### EXERCISE PROMPT
Could you retype all of the material below word for word, keeping each line unchanged?

### SUPPLIED MATERIAL
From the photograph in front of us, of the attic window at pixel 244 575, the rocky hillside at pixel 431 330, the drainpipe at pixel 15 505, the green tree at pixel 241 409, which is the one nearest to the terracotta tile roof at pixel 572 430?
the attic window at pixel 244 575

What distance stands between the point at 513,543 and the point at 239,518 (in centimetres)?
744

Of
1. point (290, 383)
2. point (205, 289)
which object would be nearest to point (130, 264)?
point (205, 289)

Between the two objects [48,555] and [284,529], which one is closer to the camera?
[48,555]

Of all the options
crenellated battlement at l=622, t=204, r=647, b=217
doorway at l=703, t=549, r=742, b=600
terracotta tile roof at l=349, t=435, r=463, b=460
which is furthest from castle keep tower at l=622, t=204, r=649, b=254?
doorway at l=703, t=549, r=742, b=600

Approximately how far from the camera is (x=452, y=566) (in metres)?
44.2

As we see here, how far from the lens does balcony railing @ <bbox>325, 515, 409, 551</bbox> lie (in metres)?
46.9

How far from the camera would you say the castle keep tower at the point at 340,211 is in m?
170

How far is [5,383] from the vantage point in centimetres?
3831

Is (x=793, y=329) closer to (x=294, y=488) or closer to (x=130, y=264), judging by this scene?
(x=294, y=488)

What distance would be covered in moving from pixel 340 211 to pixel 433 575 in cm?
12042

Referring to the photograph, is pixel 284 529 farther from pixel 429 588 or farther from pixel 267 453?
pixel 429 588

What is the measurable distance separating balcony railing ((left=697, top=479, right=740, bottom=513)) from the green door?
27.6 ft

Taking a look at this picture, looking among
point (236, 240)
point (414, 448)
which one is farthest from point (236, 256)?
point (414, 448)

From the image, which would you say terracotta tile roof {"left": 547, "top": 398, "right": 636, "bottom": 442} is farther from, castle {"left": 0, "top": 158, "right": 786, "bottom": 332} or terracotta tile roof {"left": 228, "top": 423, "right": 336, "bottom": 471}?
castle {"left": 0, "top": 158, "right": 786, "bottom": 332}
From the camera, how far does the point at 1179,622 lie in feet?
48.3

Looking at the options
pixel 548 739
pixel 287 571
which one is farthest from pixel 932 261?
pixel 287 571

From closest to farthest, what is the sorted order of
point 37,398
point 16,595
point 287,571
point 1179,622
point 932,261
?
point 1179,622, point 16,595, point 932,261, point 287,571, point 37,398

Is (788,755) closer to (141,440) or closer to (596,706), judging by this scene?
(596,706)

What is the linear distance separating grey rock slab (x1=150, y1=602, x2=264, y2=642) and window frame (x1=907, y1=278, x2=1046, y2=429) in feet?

### ANSWER TO THE EXERCISE
From the photograph in front of us, of the attic window at pixel 244 575, the rocky hillside at pixel 431 330, the drainpipe at pixel 15 505, the green tree at pixel 241 409, which is the one nearest to the terracotta tile roof at pixel 572 430?
the attic window at pixel 244 575

What distance stands between the point at 513,543 and the point at 239,518 (in centimetres)?
744

Of
1. point (290, 383)
2. point (205, 289)
which object would be nearest to point (130, 264)?
point (205, 289)

Between the two objects [48,555] and [284,529], which one is closer to the camera?
[48,555]

Of all the options
crenellated battlement at l=622, t=204, r=647, b=217
doorway at l=703, t=549, r=742, b=600
terracotta tile roof at l=349, t=435, r=463, b=460
which is furthest from castle keep tower at l=622, t=204, r=649, b=254?
doorway at l=703, t=549, r=742, b=600

Approximately how far from the camera is (x=452, y=566) (in metres)?
44.2

As we see here, how far from the lens does balcony railing @ <bbox>325, 515, 409, 551</bbox> lie (in metres)?
46.9

How far from the camera would you say the castle keep tower at the point at 340,211 is in m?
170

How far is [5,383] from the vantage point in centimetres?
3831

Is (x=793, y=329) closer to (x=294, y=488) or closer to (x=130, y=264), judging by this scene?
(x=294, y=488)

What distance would be covered in moving from pixel 340 211 to pixel 433 575 in cm?
12042

Referring to the photograph, is pixel 284 529 farther from pixel 429 588 or farther from pixel 267 453?
pixel 429 588

What is the measurable distance separating balcony railing ((left=697, top=479, right=740, bottom=513)) from the green door?
27.6 ft

Taking a look at this picture, looking among
point (236, 240)
point (414, 448)
which one is farthest from point (236, 256)?
point (414, 448)

From the image, which would you say terracotta tile roof {"left": 547, "top": 398, "right": 636, "bottom": 442} is farther from, castle {"left": 0, "top": 158, "right": 786, "bottom": 332} or terracotta tile roof {"left": 228, "top": 423, "right": 336, "bottom": 471}?
castle {"left": 0, "top": 158, "right": 786, "bottom": 332}
From the camera, how far does the point at 1179,622 lie in feet?
48.3

Looking at the options
pixel 548 739
pixel 287 571
which one is farthest from pixel 932 261?
pixel 287 571

From closest to farthest, what is the sorted order of
point 37,398
point 16,595
point 287,571
point 1179,622
point 932,261
?
point 1179,622, point 16,595, point 932,261, point 287,571, point 37,398

Is (788,755) closer to (141,440) or closer to (596,706), judging by this scene?
(596,706)

What is the linear distance separating grey rock slab (x1=150, y1=602, x2=264, y2=642) and window frame (x1=907, y1=278, x2=1046, y2=429) in feet?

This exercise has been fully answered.